Compare this with the more subtle approach used by the U.S. and Britain when 
[stealing] someone else's towed array:

https://www.telegraph.co.uk/news/uknews/defence/9602103/HMS-Conquerors-biggest-secret-a-raid-on-Russia.html
 
"[HMS Conquerer] was pulling a device long coveted by the British and Americans, a 2 mile string of hydrophones known as a towed-array sonar. It was the latest thing in Soviet submarine-detection technology and Conqueror’s job was to steal it. To do so, the bow was equipped with electronically controlled pincers, provided by the Americans, to gnaw through the three-inch-thick steel cable connecting it to the trawler. The name of this audacious exercise in piracy? Operation Barmaid.

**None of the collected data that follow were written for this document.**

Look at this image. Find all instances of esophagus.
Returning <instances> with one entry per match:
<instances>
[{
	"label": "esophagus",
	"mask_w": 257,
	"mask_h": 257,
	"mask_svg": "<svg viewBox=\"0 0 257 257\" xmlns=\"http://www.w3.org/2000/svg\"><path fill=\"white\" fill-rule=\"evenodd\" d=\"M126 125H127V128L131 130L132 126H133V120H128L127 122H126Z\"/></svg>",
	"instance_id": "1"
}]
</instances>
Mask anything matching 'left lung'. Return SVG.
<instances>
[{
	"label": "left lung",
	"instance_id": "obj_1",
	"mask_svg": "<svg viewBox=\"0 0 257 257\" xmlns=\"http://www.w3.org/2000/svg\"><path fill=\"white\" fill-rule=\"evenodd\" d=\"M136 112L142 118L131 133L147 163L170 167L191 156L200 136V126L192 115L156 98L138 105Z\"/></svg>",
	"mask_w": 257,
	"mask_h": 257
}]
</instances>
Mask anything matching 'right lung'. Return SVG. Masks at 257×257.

[...Towed-array sonar...is passive and does not emit a signal. It floats at a prescribed depth, trailing behind a ship or submarine, simply listening for enemy submarines. Because the hydrophones are spaced out, they can achieve a multi-dimensional fix on a target, and are less vulnerable to noise from the host vessel. The American and British navies imagined themselves to be far ahead in this technology and were disturbed to discover that the Russians were matching them."]

4 comments:

Josh said...

@Pete:

China has already once before stolen a USN USV. It was quickly returned, possibly because it wasn't a particularly large or capable unit but was in fact a glider larging gathering bathometric data and operating as a radio gateway during the top part of its up and down trajectory (ie, nothing that sensitive was on it).

https://www.nytimes.com/2016/12/17/world/asia/china-us-drone.html

Pete said...

Hi Josh

I think China would have intensively drilled teams of naval and artificial intelligence "surgeons"

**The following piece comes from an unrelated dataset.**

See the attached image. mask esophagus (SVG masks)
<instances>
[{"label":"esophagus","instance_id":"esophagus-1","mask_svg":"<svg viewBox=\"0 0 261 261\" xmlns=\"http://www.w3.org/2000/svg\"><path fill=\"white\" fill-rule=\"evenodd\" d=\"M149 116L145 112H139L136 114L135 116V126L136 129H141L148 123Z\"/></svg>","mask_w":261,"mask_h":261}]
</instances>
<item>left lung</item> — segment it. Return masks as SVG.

to 3D photograph the UUV, cut short lengths of the UUV's wires and scrape off samples plastics and metals used in it.

All amounting to a very thorough job.

Regards

Pete

Josh said...

@Pete:

The unit in question wasn't much different from a COTS type the Chinese could purchase outright. It is much more likely that the move represented an agressive local commander rather than a PRC policy decision. That said it demonstrates the problems of USVs being easily obtainable, particularly types painted bright yellow designed for easy surface recovery. Military units will have to have some ability to at scuttle themselves by ballasting. Alternatively an explosive bolt that exposed the lithium hydride battery would make a fairly thorough and very small footprint self destruct.

Cheers
Josh

Pete said...

Thanks Josh for your 14/12/18 4:24 AM info.

With the US UUV being COTS then the China may have been concentrating on with-what and how the UUV was interacting.

So that would be Chinese intel gathering on post hoc network transmissions from and to the UUV. Any evidence of other undersea emissions including subs might have been gold.